January 27th, 2017 by

WPD wind project decision now in the hands of the ERT

Environmental lawyer Eric Gillespie and South Marysburgh councillor Steve Ferguson chat ahead of the ERT remedy hearing at the Wellington Community Centre on January 27,2017. (Photo: Nicole Kleinsteuber / Quinte News)

The fate of a 27 industrial wind turbine project planned for Prince Edward County’s south shore is now again in the hands of the Environmental Review Tribunal.

About 175 people for and against the WPD White Pines project packed the Wellington Community Centre Friday to hear final oral submissions on the ‘remedies’ proposed by the proponent in relation to impact on the endangered Blanding’s turtle and little brown bat.

In July 2015, the Ministry of Environment and Climate Change approved the $200 million 20-year project to be built on private properties throughout South Marysburgh and Athol.

In February 2016, the ERT upheld the Alliance to Protect Prince Edward County’s appeal in part that the project would cause serious and irreversible harm to the turtles and bats. A remedy hearing was later ordered to provide WPD the opportunity to address three issues: road turtle mortality associated with upgrades to the public roadways through the life of the project, risks to the turtle onsite through installation of roads, turbine bases and cranes and mortality of the little brown bat from turbine strike. The ERT did note that this wind project presents a significant risk of serious harm to migrating birds and that the project site was poorly chosen from a migratory bird perspective.

In their final submissions Friday, lawyers for WPD Patrick Duffy and James Wilson gave an overview of their experts’ testimonies.

“The approval holder took those findings seriously,” said Duffy.  “They retained an expert team to design two comprehensive avoidance and mitigation plans.”

Based on the opinion of Shawn Taylor, WPD’s ecological and construction mitigation expert, Duffy explained they could mitigate harm to the Blanding’s Turtle through the following remedies: enforcing timing restrictions to make sure they avoid times when the turtles are likely to be active; signage on the roads; training and education for those onsite, site security including camera surveillance, gates close to the turtles’ habitat and year end consultations with the Ministry of Environment.

Duffy said the roadways will not have shoulders and stone will be buried four to six inches beneath the roadway to ensure the turtles don’t nest there. He explained existing shoulders will also have vegetation comprised of a ‘tenacious grass seed mix’ to prevent nesting and solar heat will act as a deterrent. He added they will use cages or incubate the turtles’ eggs if needed to help ensure their survival rate.

“The approval holder is committed to retaining a site attendant whose responsibilities will be to walk the site twice a week throughout the life of the project,” assured Duffy.

He also informed the tribunal that there is still some unfinished business regarding a road user agreement with the municipality. The County gave the green light on the agreement in April 2016, however the paperwork is yet to be finalized.

Wilson provided an overview of the remedies offered by WPD’s bat expert Dr. Scott Reynolds.

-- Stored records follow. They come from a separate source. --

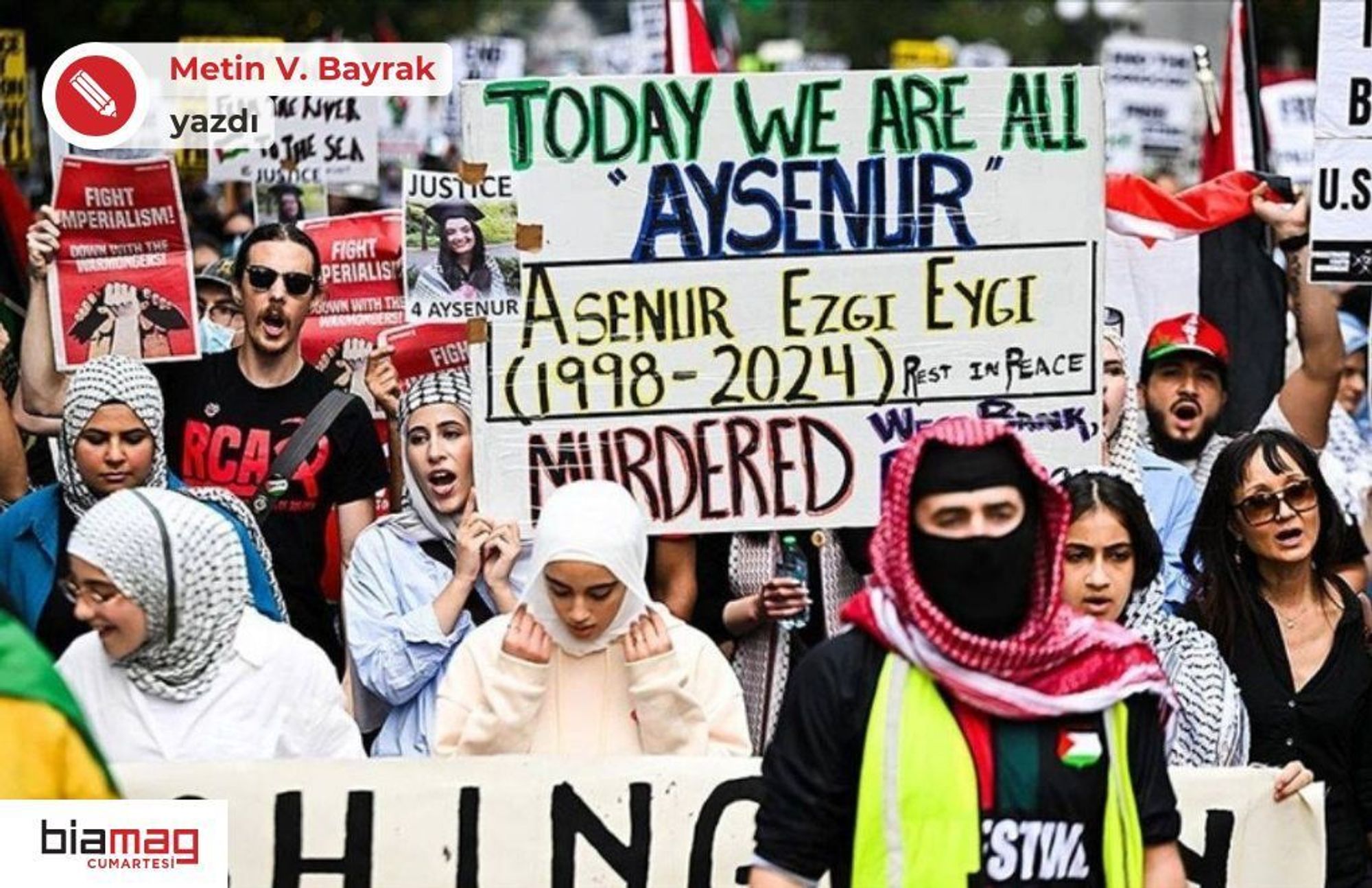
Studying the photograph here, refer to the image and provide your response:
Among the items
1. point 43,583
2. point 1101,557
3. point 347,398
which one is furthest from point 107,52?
point 1101,557

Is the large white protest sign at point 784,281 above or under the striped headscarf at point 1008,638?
above

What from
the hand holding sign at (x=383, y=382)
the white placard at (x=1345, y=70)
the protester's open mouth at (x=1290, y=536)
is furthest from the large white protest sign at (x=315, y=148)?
the protester's open mouth at (x=1290, y=536)

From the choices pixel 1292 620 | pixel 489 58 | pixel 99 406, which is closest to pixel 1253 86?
pixel 1292 620

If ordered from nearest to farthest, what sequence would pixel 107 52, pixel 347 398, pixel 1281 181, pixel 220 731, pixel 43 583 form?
pixel 220 731
pixel 43 583
pixel 347 398
pixel 1281 181
pixel 107 52

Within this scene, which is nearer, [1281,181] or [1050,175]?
[1050,175]

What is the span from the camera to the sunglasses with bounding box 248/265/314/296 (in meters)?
7.87

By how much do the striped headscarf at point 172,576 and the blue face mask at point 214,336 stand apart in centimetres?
408

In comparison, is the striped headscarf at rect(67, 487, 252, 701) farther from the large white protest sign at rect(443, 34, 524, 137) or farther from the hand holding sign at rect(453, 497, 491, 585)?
the large white protest sign at rect(443, 34, 524, 137)

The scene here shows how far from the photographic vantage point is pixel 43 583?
6633 millimetres

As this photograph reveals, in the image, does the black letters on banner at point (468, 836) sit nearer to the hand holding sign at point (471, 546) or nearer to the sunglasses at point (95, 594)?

“The period of greatest concern for the little brown bats appeared to be after sunset in the summer months from April to October and then they hibernate,” explained Wilson.

He said all of the turbines’ speeds would be curtailed from day one to 5.5 metres/second from sunset to sunrise from May 1 to September 30.

“We will increase mitigation measures for species at risk including the bat in the case of a single fatality,” said Wilson. “We will conduct search protocols from May to October. Ten turbines will be covered by the ministry protocol for search and they will represent the project as a whole. Another 10 will be searched every day. The goal is to gather as much information as possible for the first year the remaining seven will be searched twice per week.

MOECC lawyer Sylvia Davis said her client stood by the remedies presented.

Environmental lawyer Eric Gillespie representing appellants John Hirsch and APPEC said all of WPD’s experts’ testimony wasn’t based on ‘actual’ studies and that it was all ‘experimental’.

“Why don’t we try it on a species other than one that isn’t endangered,” suggested Gillespie who also represented the Prince Edward County Field Naturalists in their successful plight against Gilead Power Ostrander Point project. “It’s simple basic science that when you have the opportunity to try something you don’t try it on your most vulnerable populations. The correct remedy is to revoke the permit.”

Hirsch took issue with the curtailment process stating it is only to take place in the first full year. “If construction starts in the summer, then the curtailments don’t apply until the next full year.”

He also suggested the tribunal could conduct an independent study pointing to how an Ontario Wind Resistance report from 2012 at the Mohawk Wind Farm found 23 bats dead from six turbines.

He also raised the point that the Wynne government had recently cancelled all the LRP11 renewable energy projects.

“Perhaps if there was a need for energy then maybe one could be lenient on the environmental concerns but there is no need,” said Hirsch.

He thanked everyone in the room who supported and encouraging him throughout the process. “Together we will save the south shore.”

The tribunal said they will go over all of the written and oral submissions and deliver a verdict as soon as possible.